Next steps: spaceflights tutorial¶

In this tutorial, we construct nodes and pipelines for a price-prediction model to illustrate the steps of a typical Kedro workflow.

The tutorial takes about 30 minutes to complete. You will work in the terminal and by inspecting project files in an IDE or text editor. There is no Jupyter notebook for the project.

It is 2160, and the space tourism industry is booming. Globally, thousands of space shuttle companies take tourists to the Moon and back. You have been able to source data that lists the amenities offered in each space shuttle, customer reviews, and company information.
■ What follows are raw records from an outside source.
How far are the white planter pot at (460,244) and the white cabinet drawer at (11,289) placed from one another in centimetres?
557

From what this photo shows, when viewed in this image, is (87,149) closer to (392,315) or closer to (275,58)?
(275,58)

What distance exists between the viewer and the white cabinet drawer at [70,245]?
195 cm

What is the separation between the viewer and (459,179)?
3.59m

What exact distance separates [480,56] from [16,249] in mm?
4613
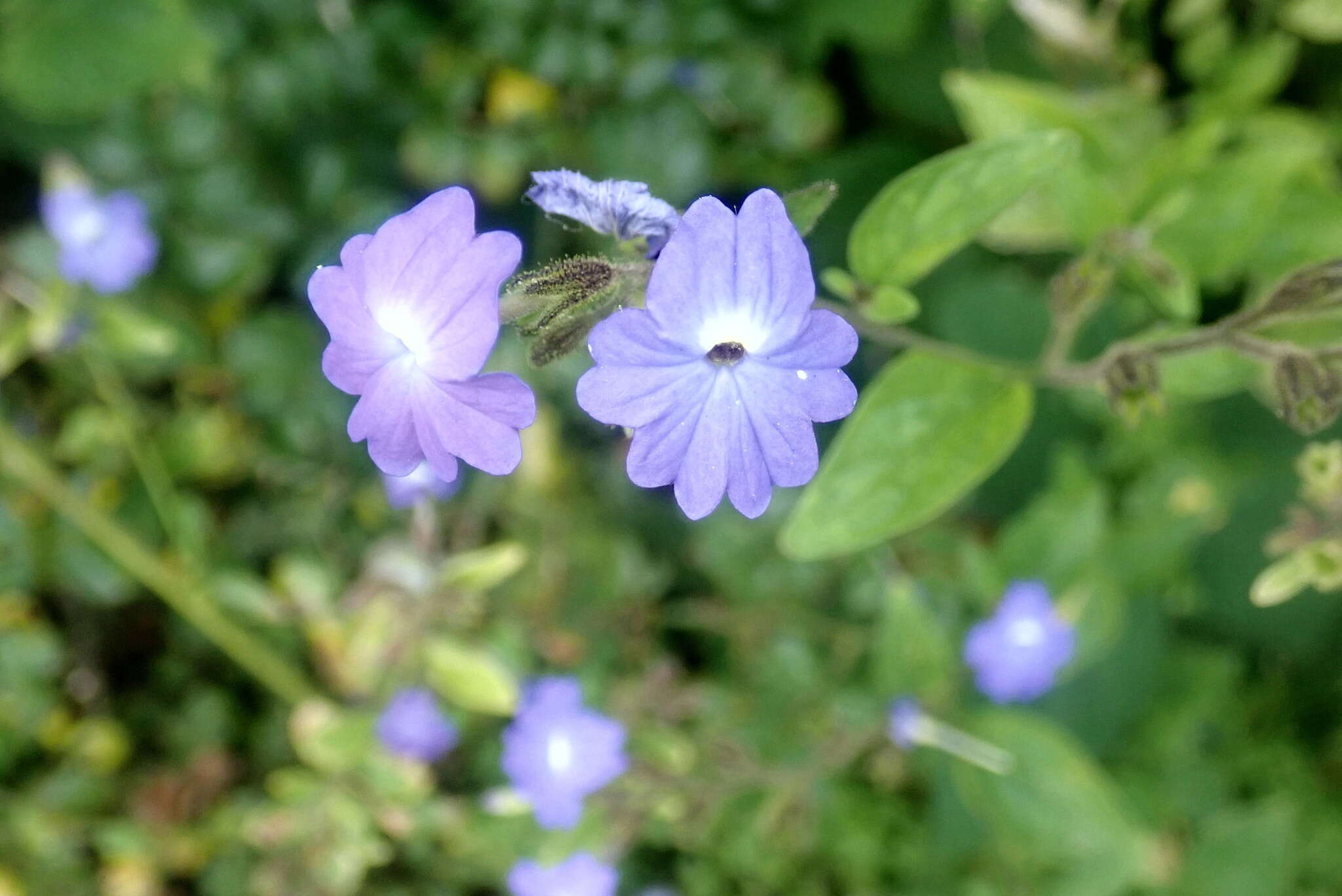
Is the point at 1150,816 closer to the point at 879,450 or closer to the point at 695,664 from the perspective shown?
the point at 695,664

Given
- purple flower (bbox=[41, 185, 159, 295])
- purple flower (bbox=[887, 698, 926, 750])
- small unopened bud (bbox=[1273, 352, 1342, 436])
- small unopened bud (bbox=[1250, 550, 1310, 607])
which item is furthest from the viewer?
purple flower (bbox=[41, 185, 159, 295])

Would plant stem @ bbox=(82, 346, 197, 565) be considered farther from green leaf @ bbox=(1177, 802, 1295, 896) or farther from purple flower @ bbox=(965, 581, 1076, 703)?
green leaf @ bbox=(1177, 802, 1295, 896)

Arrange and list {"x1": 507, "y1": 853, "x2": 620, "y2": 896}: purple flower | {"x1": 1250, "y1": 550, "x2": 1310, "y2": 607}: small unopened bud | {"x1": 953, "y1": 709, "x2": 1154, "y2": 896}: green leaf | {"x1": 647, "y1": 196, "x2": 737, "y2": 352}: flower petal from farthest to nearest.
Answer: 1. {"x1": 507, "y1": 853, "x2": 620, "y2": 896}: purple flower
2. {"x1": 953, "y1": 709, "x2": 1154, "y2": 896}: green leaf
3. {"x1": 1250, "y1": 550, "x2": 1310, "y2": 607}: small unopened bud
4. {"x1": 647, "y1": 196, "x2": 737, "y2": 352}: flower petal

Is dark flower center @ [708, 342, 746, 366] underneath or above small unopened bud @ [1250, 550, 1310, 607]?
above

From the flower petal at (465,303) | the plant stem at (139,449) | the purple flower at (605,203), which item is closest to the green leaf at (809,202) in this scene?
the purple flower at (605,203)

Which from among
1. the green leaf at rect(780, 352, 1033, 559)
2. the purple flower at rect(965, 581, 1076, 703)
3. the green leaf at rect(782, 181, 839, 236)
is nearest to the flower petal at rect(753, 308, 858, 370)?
the green leaf at rect(782, 181, 839, 236)

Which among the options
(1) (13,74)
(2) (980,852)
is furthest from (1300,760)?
(1) (13,74)

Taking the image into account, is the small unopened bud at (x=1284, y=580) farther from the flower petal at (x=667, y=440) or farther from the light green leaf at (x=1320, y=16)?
the light green leaf at (x=1320, y=16)
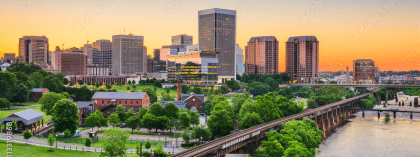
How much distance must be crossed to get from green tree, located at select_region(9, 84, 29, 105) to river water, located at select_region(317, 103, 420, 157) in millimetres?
94055

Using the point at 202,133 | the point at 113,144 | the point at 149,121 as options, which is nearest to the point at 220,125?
the point at 202,133

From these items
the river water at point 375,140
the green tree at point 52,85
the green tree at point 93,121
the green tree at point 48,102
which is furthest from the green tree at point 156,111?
the green tree at point 52,85

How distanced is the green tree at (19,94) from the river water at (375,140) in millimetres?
94055

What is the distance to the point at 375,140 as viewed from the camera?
9494 centimetres

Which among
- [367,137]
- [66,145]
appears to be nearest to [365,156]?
[367,137]

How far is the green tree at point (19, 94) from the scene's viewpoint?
11575cm

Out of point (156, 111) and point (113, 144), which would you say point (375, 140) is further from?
point (113, 144)

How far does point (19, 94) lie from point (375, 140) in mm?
108453

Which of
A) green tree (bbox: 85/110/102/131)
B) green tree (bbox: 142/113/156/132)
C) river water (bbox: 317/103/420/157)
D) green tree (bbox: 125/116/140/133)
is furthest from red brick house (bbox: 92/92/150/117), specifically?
river water (bbox: 317/103/420/157)

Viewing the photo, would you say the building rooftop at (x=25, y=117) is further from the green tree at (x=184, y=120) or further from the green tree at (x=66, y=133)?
the green tree at (x=184, y=120)

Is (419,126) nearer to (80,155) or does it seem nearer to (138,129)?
(138,129)

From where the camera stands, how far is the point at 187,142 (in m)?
76.8

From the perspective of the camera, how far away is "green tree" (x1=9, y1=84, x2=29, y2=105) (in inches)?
4557

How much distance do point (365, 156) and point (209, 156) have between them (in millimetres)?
40128
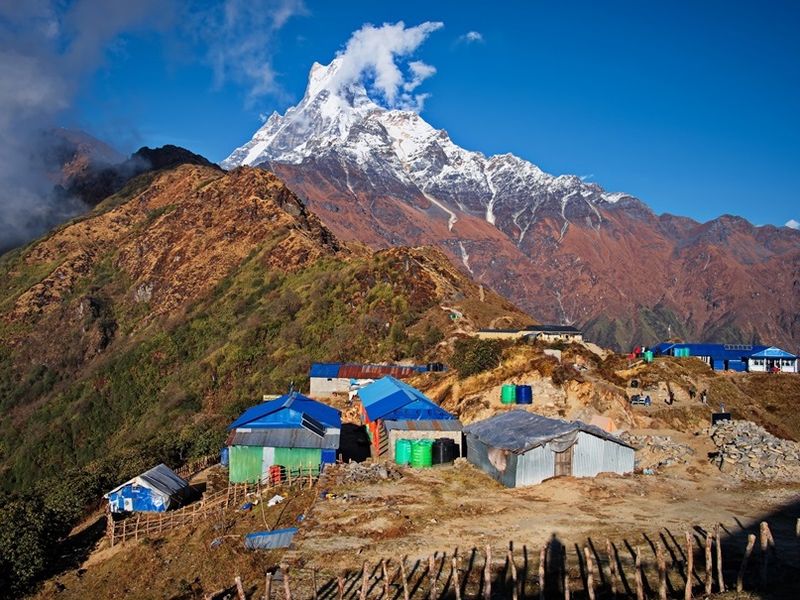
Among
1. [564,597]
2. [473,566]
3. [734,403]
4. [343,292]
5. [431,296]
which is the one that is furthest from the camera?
[343,292]

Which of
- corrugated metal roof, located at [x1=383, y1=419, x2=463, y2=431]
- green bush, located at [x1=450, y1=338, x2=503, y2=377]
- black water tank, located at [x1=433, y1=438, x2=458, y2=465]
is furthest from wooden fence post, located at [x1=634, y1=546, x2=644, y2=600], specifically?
green bush, located at [x1=450, y1=338, x2=503, y2=377]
Project: You want to construct a model that predicts the price for each trip to the Moon and the corresponding return flight.

Tutorial steps¶

Photo by Ivan Diaz on Unsplash

Watch the video¶

Get help¶

If you encounter an issue with the tutorial:

Check the spaceflights tutorial FAQ to see if we have answered the question already.
Use Kedro-Viz to visualise your project and better understand how the datasets, nodes, and pipelines fit together.
Use the #questions channel on our Slack channel to ask the community for help.
Search the searchable archive of Slack discussions.

Terminology¶

We explain any Kedro-specific terminology as we introduce it, and further information can be found in the glossary. Some additional terminology may not be familiar to some readers, such as the concepts below.

Project root directory¶

Also known as the "root directory," this is the parent folder for the entire project. It is the top-level folder that contains all other files and directories associated with the project.

Dependencies¶

These are Python packages or libraries that an individual project depends upon to complete a task. For example, the Spaceflights tutorial project depends on the scikit-learn library.
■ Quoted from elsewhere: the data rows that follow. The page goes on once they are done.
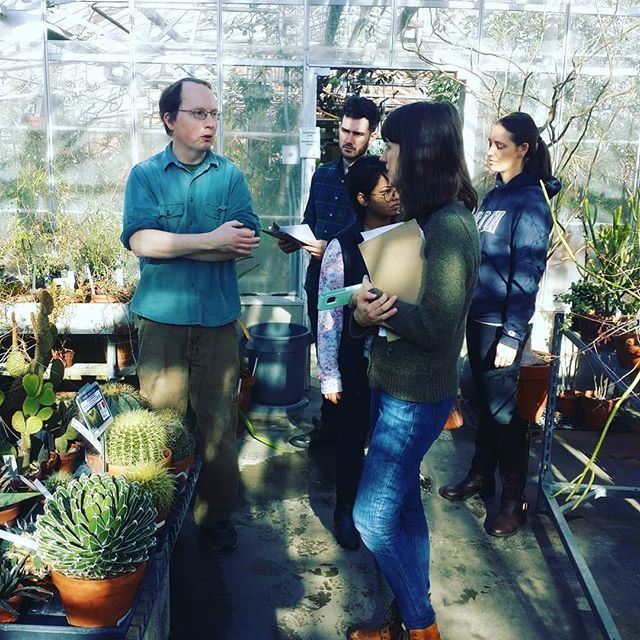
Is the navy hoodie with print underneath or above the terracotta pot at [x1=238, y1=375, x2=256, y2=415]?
above

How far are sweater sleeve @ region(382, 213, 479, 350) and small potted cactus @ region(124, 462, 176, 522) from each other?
827 millimetres

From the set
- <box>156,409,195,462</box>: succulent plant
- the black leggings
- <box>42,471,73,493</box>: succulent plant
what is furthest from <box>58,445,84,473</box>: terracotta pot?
the black leggings

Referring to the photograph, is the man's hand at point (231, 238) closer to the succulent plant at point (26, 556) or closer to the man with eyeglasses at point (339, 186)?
the man with eyeglasses at point (339, 186)

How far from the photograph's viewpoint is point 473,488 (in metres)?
3.38

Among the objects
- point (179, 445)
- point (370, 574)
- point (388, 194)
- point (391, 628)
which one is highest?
point (388, 194)

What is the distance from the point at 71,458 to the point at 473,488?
1.88 metres

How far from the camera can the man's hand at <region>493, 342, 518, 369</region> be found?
113 inches

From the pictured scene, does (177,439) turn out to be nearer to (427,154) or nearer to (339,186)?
(427,154)

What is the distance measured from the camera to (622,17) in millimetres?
4871

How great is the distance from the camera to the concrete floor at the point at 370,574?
248 centimetres

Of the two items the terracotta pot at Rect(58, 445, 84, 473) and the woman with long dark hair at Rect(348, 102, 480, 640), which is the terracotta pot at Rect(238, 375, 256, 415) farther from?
the woman with long dark hair at Rect(348, 102, 480, 640)

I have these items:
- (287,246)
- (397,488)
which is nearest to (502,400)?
(397,488)

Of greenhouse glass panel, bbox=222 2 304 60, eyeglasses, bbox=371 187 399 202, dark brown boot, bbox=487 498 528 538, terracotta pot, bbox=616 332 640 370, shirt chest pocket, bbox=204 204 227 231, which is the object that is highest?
greenhouse glass panel, bbox=222 2 304 60

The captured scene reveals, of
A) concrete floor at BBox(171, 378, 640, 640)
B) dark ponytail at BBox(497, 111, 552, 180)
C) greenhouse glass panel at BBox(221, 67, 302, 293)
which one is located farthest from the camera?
greenhouse glass panel at BBox(221, 67, 302, 293)
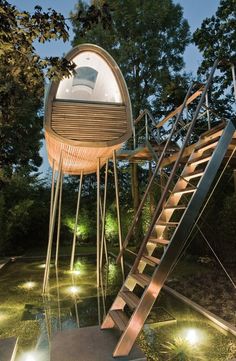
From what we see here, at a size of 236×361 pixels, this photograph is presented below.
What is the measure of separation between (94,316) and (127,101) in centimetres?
352

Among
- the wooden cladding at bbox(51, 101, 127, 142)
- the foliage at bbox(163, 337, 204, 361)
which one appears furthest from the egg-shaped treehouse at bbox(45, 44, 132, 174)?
the foliage at bbox(163, 337, 204, 361)

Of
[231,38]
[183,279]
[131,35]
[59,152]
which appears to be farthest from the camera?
[131,35]

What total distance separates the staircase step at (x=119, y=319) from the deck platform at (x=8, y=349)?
99 cm

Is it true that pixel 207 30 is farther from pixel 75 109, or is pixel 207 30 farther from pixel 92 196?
pixel 92 196

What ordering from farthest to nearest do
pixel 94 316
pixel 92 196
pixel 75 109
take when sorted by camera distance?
pixel 92 196
pixel 75 109
pixel 94 316

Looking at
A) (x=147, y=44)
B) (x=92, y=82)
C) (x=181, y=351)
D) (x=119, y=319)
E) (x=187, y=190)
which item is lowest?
(x=181, y=351)

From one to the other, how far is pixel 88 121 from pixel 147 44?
27.8 ft

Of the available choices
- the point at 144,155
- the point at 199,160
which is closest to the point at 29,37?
the point at 199,160

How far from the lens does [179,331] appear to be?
139 inches

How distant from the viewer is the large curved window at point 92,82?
5.22 metres

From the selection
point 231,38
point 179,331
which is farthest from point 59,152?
point 231,38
Standard development workflow¶

When you build a Kedro project, you will typically follow a standard development workflow:

Set up the project template
- Create a new project and install project dependencies.
- Configure credentials and any other sensitive/personal content, and logging.
Set up the data
- Add data to the data folder.
- Reference all datasets for the project.
Create the pipeline
- Construct nodes to make up the pipeline.
- Choose how to run the pipeline: sequentially or in parallel.
Package the project
- Build the project documentation.
- Package the project for distribution.